Saved data entries
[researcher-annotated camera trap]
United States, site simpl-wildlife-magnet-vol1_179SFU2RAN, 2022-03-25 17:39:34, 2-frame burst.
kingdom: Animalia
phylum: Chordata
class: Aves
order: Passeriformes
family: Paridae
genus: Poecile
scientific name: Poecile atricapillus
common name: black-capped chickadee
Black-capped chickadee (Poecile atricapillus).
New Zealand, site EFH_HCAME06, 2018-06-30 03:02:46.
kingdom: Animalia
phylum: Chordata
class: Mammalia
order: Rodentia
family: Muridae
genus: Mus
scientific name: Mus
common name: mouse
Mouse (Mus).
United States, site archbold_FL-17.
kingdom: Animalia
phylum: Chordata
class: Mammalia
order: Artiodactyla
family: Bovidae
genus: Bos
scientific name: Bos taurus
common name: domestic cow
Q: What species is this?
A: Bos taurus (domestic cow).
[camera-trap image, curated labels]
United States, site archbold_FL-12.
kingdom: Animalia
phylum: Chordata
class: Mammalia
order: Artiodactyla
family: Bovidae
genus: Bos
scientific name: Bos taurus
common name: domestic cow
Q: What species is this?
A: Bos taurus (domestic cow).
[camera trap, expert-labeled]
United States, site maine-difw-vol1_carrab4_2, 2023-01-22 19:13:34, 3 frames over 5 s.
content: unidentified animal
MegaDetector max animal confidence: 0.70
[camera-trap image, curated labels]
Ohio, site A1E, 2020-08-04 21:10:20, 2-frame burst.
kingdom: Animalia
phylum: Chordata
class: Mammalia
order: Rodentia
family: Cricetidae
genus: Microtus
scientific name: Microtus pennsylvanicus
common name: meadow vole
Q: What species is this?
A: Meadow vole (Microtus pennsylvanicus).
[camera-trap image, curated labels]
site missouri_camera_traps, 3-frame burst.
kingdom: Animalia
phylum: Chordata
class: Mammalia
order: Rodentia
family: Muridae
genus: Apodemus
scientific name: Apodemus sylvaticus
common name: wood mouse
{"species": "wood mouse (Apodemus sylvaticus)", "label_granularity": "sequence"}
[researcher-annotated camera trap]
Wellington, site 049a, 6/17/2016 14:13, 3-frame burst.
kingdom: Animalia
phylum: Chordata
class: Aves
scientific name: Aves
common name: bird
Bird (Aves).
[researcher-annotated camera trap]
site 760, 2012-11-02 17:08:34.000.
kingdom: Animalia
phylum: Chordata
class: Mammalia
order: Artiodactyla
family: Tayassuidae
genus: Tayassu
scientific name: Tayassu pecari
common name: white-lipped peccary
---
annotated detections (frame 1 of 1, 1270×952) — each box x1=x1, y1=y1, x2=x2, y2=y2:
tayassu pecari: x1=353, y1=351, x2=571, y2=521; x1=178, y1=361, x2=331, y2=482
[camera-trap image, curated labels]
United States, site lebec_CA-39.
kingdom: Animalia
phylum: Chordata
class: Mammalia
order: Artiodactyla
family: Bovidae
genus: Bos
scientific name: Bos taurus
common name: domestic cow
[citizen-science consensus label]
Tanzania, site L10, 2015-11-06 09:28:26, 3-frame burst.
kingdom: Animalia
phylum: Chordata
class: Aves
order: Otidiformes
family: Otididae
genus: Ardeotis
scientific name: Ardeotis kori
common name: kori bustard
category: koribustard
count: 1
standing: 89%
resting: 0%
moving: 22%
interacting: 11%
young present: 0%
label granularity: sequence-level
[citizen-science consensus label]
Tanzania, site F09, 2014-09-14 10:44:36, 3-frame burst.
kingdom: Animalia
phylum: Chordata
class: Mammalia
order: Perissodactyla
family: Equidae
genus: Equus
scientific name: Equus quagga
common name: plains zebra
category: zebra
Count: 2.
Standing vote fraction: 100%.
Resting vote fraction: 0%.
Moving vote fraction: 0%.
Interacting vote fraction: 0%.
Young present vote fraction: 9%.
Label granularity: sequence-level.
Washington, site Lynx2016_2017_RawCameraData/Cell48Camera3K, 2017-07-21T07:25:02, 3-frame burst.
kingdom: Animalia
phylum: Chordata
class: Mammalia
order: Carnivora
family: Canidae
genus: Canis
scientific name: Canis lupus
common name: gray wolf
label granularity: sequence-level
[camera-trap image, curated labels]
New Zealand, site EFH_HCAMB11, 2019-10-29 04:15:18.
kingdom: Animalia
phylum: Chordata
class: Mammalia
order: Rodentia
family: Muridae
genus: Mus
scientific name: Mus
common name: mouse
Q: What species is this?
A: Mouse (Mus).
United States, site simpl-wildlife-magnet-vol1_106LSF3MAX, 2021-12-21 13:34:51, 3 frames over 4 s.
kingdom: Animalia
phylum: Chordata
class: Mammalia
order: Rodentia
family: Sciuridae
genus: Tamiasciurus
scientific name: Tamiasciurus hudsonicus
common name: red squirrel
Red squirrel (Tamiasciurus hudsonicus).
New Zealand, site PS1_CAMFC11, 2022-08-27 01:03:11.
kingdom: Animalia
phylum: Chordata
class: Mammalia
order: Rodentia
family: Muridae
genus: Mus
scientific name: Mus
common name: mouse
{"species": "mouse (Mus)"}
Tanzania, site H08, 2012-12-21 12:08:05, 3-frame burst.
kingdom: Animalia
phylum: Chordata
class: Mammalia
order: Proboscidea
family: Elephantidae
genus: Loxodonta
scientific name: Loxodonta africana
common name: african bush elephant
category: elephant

REQUIRED ACTION
Nothing but an exact reproduction of the entries is wanted.

ANSWER BOX
[researcher-annotated camera trap]
United States, site simpl-wildlife-magnet-vol1_179SFU2RAN, 2022-03-25 17:39:34, 2-frame burst.
kingdom: Animalia
phylum: Chordata
class: Aves
order: Passeriformes
family: Paridae
genus: Poecile
scientific name: Poecile atricapillus
common name: black-capped chickadee
Black-capped chickadee (Poecile atricapillus).
New Zealand, site EFH_HCAME06, 2018-06-30 03:02:46.
kingdom: Animalia
phylum: Chordata
class: Mammalia
order: Rodentia
family: Muridae
genus: Mus
scientific name: Mus
common name: mouse
Mouse (Mus).
United States, site archbold_FL-17.
kingdom: Animalia
phylum: Chordata
class: Mammalia
order: Artiodactyla
family: Bovidae
genus: Bos
scientific name: Bos taurus
common name: domestic cow
Q: What species is this?
A: Bos taurus (domestic cow).
[camera-trap image, curated labels]
United States, site archbold_FL-12.
kingdom: Animalia
phylum: Chordata
class: Mammalia
order: Artiodactyla
family: Bovidae
genus: Bos
scientific name: Bos taurus
common name: domestic cow
Q: What species is this?
A: Bos taurus (domestic cow).
[camera trap, expert-labeled]
United States, site maine-difw-vol1_carrab4_2, 2023-01-22 19:13:34, 3 frames over 5 s.
content: unidentified animal
MegaDetector max animal confidence: 0.70
[camera-trap image, curated labels]
Ohio, site A1E, 2020-08-04 21:10:20, 2-frame burst.
kingdom: Animalia
phylum: Chordata
class: Mammalia
order: Rodentia
family: Cricetidae
genus: Microtus
scientific name: Microtus pennsylvanicus
common name: meadow vole
Q: What species is this?
A: Meadow vole (Microtus pennsylvanicus).
[camera-trap image, curated labels]
site missouri_camera_traps, 3-frame burst.
kingdom: Animalia
phylum: Chordata
class: Mammalia
order: Rodentia
family: Muridae
genus: Apodemus
scientific name: Apodemus sylvaticus
common name: wood mouse
{"species": "wood mouse (Apodemus sylvaticus)", "label_granularity": "sequence"}
[researcher-annotated camera trap]
Wellington, site 049a, 6/17/2016 14:13, 3-frame burst.
kingdom: Animalia
phylum: Chordata
class: Aves
scientific name: Aves
common name: bird
Bird (Aves).
[researcher-annotated camera trap]
site 760, 2012-11-02 17:08:34.000.
kingdom: Animalia
phylum: Chordata
class: Mammalia
order: Artiodactyla
family: Tayassuidae
genus: Tayassu
scientific name: Tayassu pecari
common name: white-lipped peccary
---
annotated detections (frame 1 of 1, 1270×952) — each box x1=x1, y1=y1, x2=x2, y2=y2:
tayassu pecari: x1=353, y1=351, x2=571, y2=521; x1=178, y1=361, x2=331, y2=482
[camera-trap image, curated labels]
United States, site lebec_CA-39.
kingdom: Animalia
phylum: Chordata
class: Mammalia
order: Artiodactyla
family: Bovidae
genus: Bos
scientific name: Bos taurus
common name: domestic cow
[citizen-science consensus label]
Tanzania, site L10, 2015-11-06 09:28:26, 3-frame burst.
kingdom: Animalia
phylum: Chordata
class: Aves
order: Otidiformes
family: Otididae
genus: Ardeotis
scientific name: Ardeotis kori
common name: kori bustard
category: koribustard
count: 1
standing: 89%
resting: 0%
moving: 22%
interacting: 11%
young present: 0%
label granularity: sequence-level
[citizen-science consensus label]
Tanzania, site F09, 2014-09-14 10:44:36, 3-frame burst.
kingdom: Animalia
phylum: Chordata
class: Mammalia
order: Perissodactyla
family: Equidae
genus: Equus
scientific name: Equus quagga
common name: plains zebra
category: zebra
Count: 2.
Standing vote fraction: 100%.
Resting vote fraction: 0%.
Moving vote fraction: 0%.
Interacting vote fraction: 0%.
Young present vote fraction: 9%.
Label granularity: sequence-level.
Washington, site Lynx2016_2017_RawCameraData/Cell48Camera3K, 2017-07-21T07:25:02, 3-frame burst.
kingdom: Animalia
phylum: Chordata
class: Mammalia
order: Carnivora
family: Canidae
genus: Canis
scientific name: Canis lupus
common name: gray wolf
label granularity: sequence-level
[camera-trap image, curated labels]
New Zealand, site EFH_HCAMB11, 2019-10-29 04:15:18.
kingdom: Animalia
phylum: Chordata
class: Mammalia
order: Rodentia
family: Muridae
genus: Mus
scientific name: Mus
common name: mouse
Q: What species is this?
A: Mouse (Mus).
United States, site simpl-wildlife-magnet-vol1_106LSF3MAX, 2021-12-21 13:34:51, 3 frames over 4 s.
kingdom: Animalia
phylum: Chordata
class: Mammalia
order: Rodentia
family: Sciuridae
genus: Tamiasciurus
scientific name: Tamiasciurus hudsonicus
common name: red squirrel
Red squirrel (Tamiasciurus hudsonicus).
New Zealand, site PS1_CAMFC11, 2022-08-27 01:03:11.
kingdom: Animalia
phylum: Chordata
class: Mammalia
order: Rodentia
family: Muridae
genus: Mus
scientific name: Mus
common name: mouse
{"species": "mouse (Mus)"}
Tanzania, site H08, 2012-12-21 12:08:05, 3-frame burst.
kingdom: Animalia
phylum: Chordata
class: Mammalia
order: Proboscidea
family: Elephantidae
genus: Loxodonta
scientific name: Loxodonta africana
common name: african bush elephant
category: elephant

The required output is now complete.